0
votes

I'm writing a dataframe to an external hive table from pyspark running on EMR. The work involves dropping/truncating data from an external hive table, writing the contents of a dataframe into aforementioned table, then writing the data from hive to DynamoDB. I am looking to write to an internal table on the EMR cluster but for now I would like the hive data to be available to subsequent clusters. I could write to the Glue catalog directly and force it to registered but that is a step further than I need to go.

All components work fine individually on a given EMR cluster: I can create an external hive table on EMR, either using a script or ssh and hive shell. This table can be queried by Athena and can be read from by pyspark. I can create a dataframe and INSERT OVERWRITE the data into the aforementioned table in pyspark. I can then use hive shell to copy the data from the hive table into a DynamoDB table.

I'd like to wrap all of the work into the one pyspark script instead of having to submit multiple distinct steps. I am able to drop tables using sqlContext.sql("drop table if exists default.my_table")

When I try to create a table using sqlContext.sql("create table default.mytable(id string,val string) STORED AS ORC") I get the following error:

org.apache.hadoop.net.ConnectTimeoutException: Call From ip-xx-xxx-xx-xxx/xx.xxx.xx.xx to ip-xxx-xx-xx-xx:8020 failed on socket timeout exception: org.apache.hadoop.net.ConnectTimeoutException: 20000 millis timeout while waiting for channel to be ready for connect. ch : java.nio.channels.SocketChannel[connection-pending remote=ip-xxx-xx-xx-xx:8020]; For more details see: http://wiki.apache.org/hadoop/SocketTimeout

I can't figure out why I can create an external hive table in Glue using hive shell on the cluster, drop the table using hive shell or pyspark sqlcontext, but I can't create a table using sqlcontext. I have checked around and the solutions offered don't make sense in this context (copying hive-site.xml) as I can clearly write to the required addresses with no hassle, just not in pyspark. And it is doubly strange that I can drop the tables with them being definitely dropped when I check in Athena.

Running on: emr-5.28.0, Hadoop distribution Amazon 2.8.5 Spark 2.4.4 Hive 2.3.6 Livy 0.6.0 (for notebooks but my experimentation is via ssh and pyspark shell)

2

2 Answers

0
votes

Turns out I could create tables via a spark.sql() call as long as I provided a location for the tables.

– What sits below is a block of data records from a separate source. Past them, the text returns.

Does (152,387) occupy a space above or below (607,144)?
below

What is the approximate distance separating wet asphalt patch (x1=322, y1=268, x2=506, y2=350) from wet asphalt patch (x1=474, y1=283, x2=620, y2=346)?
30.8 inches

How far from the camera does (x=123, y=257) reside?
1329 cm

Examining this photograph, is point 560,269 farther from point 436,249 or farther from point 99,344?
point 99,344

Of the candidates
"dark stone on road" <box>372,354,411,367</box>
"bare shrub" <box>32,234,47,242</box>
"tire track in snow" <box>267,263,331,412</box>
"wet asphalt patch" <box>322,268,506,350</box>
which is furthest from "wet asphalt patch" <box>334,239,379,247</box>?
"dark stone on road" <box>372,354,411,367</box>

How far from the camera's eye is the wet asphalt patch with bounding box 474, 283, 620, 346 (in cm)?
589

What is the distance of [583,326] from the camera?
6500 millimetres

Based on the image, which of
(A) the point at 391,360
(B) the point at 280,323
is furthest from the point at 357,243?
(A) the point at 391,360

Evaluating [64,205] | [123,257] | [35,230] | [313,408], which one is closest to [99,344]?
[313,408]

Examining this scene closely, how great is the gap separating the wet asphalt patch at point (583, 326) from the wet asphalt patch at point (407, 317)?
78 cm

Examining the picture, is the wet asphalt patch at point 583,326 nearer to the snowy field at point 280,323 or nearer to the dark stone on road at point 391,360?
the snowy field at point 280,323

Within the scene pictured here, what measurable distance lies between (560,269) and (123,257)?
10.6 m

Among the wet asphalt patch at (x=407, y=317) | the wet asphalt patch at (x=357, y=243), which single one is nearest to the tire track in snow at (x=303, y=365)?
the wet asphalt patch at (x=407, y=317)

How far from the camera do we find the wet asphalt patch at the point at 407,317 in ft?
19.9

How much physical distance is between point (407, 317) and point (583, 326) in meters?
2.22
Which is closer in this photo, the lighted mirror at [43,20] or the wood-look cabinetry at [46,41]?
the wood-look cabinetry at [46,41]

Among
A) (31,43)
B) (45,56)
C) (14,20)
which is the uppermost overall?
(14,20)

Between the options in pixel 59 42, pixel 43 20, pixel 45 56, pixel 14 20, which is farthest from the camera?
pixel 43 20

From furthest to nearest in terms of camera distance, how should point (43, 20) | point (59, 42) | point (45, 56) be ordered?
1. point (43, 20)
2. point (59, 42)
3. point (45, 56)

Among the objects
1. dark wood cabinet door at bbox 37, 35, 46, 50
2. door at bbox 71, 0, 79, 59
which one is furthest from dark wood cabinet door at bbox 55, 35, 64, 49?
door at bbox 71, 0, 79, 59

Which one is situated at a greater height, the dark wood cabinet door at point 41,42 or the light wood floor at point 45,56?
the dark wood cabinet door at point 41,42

Seems like Hive shell doesn't require it, yet spark.sql() does. Not expected but not entirely unsurprising.

0
votes

Complementing @Zeathor's answer. After configuring the EMR and Glue connection and permission (you can check more in here: https://www.youtube.com/watch?v=w20tapeW1ME), you will just need to write sparkSQL commands:

spark = SparkSession.builder.appName('TestSession').getOrCreate()
spark.sql("create database if not exists test")

You can then create your tables from dataframes:

df.createOrReplaceTempView("first_table");
spark.sql("create table test.table_name as select * from first_table");

All the databases and tables metadata will then be stored in AWS Glue Catalogue.